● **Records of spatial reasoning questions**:
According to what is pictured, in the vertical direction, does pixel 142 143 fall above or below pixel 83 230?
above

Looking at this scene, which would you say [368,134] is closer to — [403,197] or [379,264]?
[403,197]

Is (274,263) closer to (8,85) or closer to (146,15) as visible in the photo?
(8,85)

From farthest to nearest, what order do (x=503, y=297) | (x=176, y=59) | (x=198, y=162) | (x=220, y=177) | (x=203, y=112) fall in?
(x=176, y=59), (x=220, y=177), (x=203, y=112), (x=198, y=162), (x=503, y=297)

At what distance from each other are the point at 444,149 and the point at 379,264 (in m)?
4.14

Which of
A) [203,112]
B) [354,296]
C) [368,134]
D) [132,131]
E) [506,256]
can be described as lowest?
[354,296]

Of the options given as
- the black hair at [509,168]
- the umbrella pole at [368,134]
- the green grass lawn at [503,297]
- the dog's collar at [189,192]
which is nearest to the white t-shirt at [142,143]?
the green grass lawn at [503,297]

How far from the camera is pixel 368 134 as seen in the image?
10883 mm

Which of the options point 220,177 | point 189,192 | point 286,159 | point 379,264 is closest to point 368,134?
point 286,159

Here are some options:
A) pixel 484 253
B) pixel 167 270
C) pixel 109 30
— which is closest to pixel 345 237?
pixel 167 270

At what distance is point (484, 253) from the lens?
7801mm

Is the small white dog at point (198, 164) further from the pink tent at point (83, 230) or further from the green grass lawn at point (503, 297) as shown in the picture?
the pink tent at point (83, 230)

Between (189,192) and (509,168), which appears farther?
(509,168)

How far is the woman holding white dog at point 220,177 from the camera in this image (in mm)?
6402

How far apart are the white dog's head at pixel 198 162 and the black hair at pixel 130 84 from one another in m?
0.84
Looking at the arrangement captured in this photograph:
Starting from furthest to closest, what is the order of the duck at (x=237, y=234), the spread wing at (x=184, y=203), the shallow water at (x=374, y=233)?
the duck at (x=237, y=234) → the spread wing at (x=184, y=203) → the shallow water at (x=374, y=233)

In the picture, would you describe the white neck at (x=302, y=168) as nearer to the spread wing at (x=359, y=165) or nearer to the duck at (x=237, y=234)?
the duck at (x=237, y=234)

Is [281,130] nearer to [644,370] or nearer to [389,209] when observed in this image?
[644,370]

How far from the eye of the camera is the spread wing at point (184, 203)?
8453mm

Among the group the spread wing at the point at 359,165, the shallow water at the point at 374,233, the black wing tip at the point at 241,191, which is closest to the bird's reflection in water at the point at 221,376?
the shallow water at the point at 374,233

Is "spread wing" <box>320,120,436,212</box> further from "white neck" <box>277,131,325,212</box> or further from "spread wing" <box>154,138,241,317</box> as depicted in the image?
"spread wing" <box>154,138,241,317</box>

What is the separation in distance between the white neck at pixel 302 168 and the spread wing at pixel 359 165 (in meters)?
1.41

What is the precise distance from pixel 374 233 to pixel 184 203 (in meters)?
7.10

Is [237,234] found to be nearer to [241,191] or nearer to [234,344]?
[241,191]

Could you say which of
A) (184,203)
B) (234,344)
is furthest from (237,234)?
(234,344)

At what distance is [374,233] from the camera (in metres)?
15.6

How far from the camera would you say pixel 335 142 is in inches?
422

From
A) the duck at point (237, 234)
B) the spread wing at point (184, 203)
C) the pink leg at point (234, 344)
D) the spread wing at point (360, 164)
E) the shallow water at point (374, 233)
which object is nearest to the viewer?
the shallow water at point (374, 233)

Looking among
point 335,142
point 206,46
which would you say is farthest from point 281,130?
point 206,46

● **EXERCISE AIM**:
Write out every one of the records above word for word, without changing anything.

● **CORRECT RESULT**:
According to what is pictured, in the vertical direction, does pixel 142 143 fall above or below pixel 83 230?
above

Looking at this scene, which would you say [368,134] is closer to — [403,197] or [379,264]?
[403,197]

Is (274,263) closer to (8,85) or closer to (146,15) as visible in the photo?
(8,85)

From farthest to nearest, what order do (x=503, y=297) | (x=176, y=59) | (x=198, y=162) | (x=220, y=177) | (x=203, y=112) fall in?
(x=176, y=59), (x=220, y=177), (x=203, y=112), (x=198, y=162), (x=503, y=297)

At what distance from each other are the point at 444,149 and the point at 379,264 (in m)?
4.14

Which of
A) [203,112]
B) [354,296]
C) [368,134]
D) [132,131]
E) [506,256]
can be described as lowest?
[354,296]

Of the options given as
- the black hair at [509,168]
- the umbrella pole at [368,134]
- the green grass lawn at [503,297]
- the dog's collar at [189,192]
which is nearest to the white t-shirt at [142,143]?
the green grass lawn at [503,297]

How far from the camera is pixel 368 134 as seen in the image?
10883 mm

Which of the options point 220,177 | point 189,192 | point 286,159 | point 379,264 is closest to point 368,134?
point 286,159

Here are some options:
A) pixel 484 253
B) pixel 167 270
C) pixel 109 30
— which is closest to pixel 345 237?
pixel 167 270

At what distance is point (484, 253) from the lens?
7801mm

Is the small white dog at point (198, 164) further from the pink tent at point (83, 230) or further from the green grass lawn at point (503, 297) as shown in the picture?
the pink tent at point (83, 230)

Between (189,192) and (509,168), which appears farther?
(509,168)

How far is the woman holding white dog at point 220,177 from the camera in this image (in mm)?
6402

How far apart are the white dog's head at pixel 198 162 and the black hair at pixel 130 84 from one another in m?
0.84
Looking at the arrangement captured in this photograph:
Starting from furthest to closest, what is the order of the duck at (x=237, y=234), the spread wing at (x=184, y=203), the shallow water at (x=374, y=233)?
the duck at (x=237, y=234) → the spread wing at (x=184, y=203) → the shallow water at (x=374, y=233)

In the picture, would you describe the white neck at (x=302, y=168) as nearer to the spread wing at (x=359, y=165) or nearer to the duck at (x=237, y=234)?
the duck at (x=237, y=234)

Is [281,130] nearer to [644,370] or nearer to [389,209] when observed in this image?
[644,370]

How far from the eye of the camera is the spread wing at point (184, 203)?
8453mm

Among the group the spread wing at the point at 359,165, the shallow water at the point at 374,233, the black wing tip at the point at 241,191, which is closest to the bird's reflection in water at the point at 221,376?
the shallow water at the point at 374,233

Is "spread wing" <box>320,120,436,212</box> further from "white neck" <box>277,131,325,212</box> or further from "spread wing" <box>154,138,241,317</box> as depicted in the image?
"spread wing" <box>154,138,241,317</box>

What is the separation in distance between the white neck at pixel 302 168 and the spread wing at pixel 359 165 (in meters)?
1.41

What is the precise distance from pixel 374 233 to pixel 184 203 (in meters)?
7.10

Is [237,234] found to be nearer to [241,191] or nearer to [234,344]?
[241,191]

Could you say which of
A) (184,203)
B) (234,344)
is furthest from (237,234)?
(234,344)

At what distance is [374,233] from the camera (in metres)?
15.6

How far from the camera would you say pixel 335 142 is in inches?
422

From
A) the duck at point (237, 234)
B) the spread wing at point (184, 203)
C) the pink leg at point (234, 344)
D) the spread wing at point (360, 164)
E) the shallow water at point (374, 233)
which object is nearest to the viewer?
the shallow water at point (374, 233)

Looking among
point 335,142
point 206,46
which would you say is farthest from point 281,130?
point 206,46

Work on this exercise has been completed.